Often, I want to avoid reading the entire file into memory because it can be many MBs (sometimes GBs), so I try to focus on while loops and reading line by line. However, I find myself often needing to add extra code to do something unique at the top or bottom of the file. For instance, today I wanted to remove the text wrapping of some file, which seemed as simple as:

while (my $line = <$inputfasta_fh>) {
    chomp($line);
    if ($line =~ /^>/) {
        print $outputfasta_fh "$line\n";
    }
    else {
        print $outputfasta_fh $line;
    }
}

But, I realized I need a newline before all the headers except the first one (otherwise they would be concatenated to end of the the previous sequence). So, this is my crude work-around.

my $switch = 0;
while (my $line = <$inputfasta_fh>) {
    chomp($line);
    if ($line =~ /^>/) {
        if ($switch == 1) {
            print $outputfasta_fh "\n";
        }
        print $outputfasta_fh "$line\n";
        $switch = 1;
    }
    else {
        print $outputfasta_fh $line;
    }
}

Previously, I've had other issues where I need to do something with the last line. For example, I had a script that would read a fasta, store each header and then start counting its sequence length (again line-by-line), and if it was within a range I specified, I saved it to another file.
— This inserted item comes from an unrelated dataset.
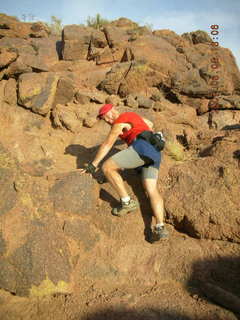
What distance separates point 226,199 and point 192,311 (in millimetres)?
1634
The counting would abort if the length went past the maximum, but I wouldn't know if it was more than the minimum until I reached another header or the end of the file. In the latter case, I had to repeat the length-checking subroutine below the while loop. I would like to avoid repeating that last part.

my $length = 0;
my $header;
my @line_array;

while (my $line = <$inputfasta_fh>) {
    chomp($line);
    if ($line =~ /^>/) {
        # check if previous sequence had a length within range
        if (check_length($length, $minlength, $maxlength) == 1) {
            print $outputfasta_fh "$header\n";
            print $outputfasta_fh join ("\n", @line_array), "\n";
        }
        undef @line_array;
        $header = $line;
        $length = 0;
    }
    else {
        if ($length <= $maxlength) { # no point in measuring any more
            push (@linearray, $line);
            $length += length($line);
        }
    }
}

#and now for the last sequence
if (check_length($length, $minlength, $maxlength) == 1) {
    print $outputfasta_fh "$header\n";
    print $outputfasta_fh join ("\n", @line_array), "\n";
}

sub check_length {
    my ($length, $minlength, $maxlength) = @_;
    if (($length >= $minlength) && ($length <= $maxlength)) {
        return 1;
    }
    else {
        return 0;
    }
}

So, my basic question is how to indicate I want to do something once in a loop without resorting to counters or repeating code outside the loop? Thanks for any help!


Solution

  • Here are solutions to the 2 problems you described. They are solved using modules from the BioPerl distribution. In this case the Bio::SeqIO module to open files and the Bio::Seq module for some methods it provides, (length, width). You can see how they simplify the solutions!

    #!/usr/bin/perl
    use strict;
    use warnings;
    use Bio::SeqIO;
    
    my $in  = Bio::SeqIO->new( -file   => "input1.txt" ,
                               -format => 'fasta');
    my $out = Bio::SeqIO->new( -file   => '>test.dat',
                               -format => 'fasta');
    
    while ( my $seq = $in->next_seq() ) {
        $out->width($seq->length); # sequence on 1 line.
        $out->write_seq($seq);
    }
    
    my ($minlen, $maxlen) = (40, 1000);
    
    while ( my $seq = $in->next_seq() ){
        my $len = $seq->length;
        out->write_seq($seq) if $minlen <= $len && $len <= $maxlen;
    }
    

    It would be worth your while to look into the modules - as you can see from these 2 examples, the resultant code is much more concise and easier to follow. You could look around the BioPerl wiki. The HOWTOs give some examples that you can use right away.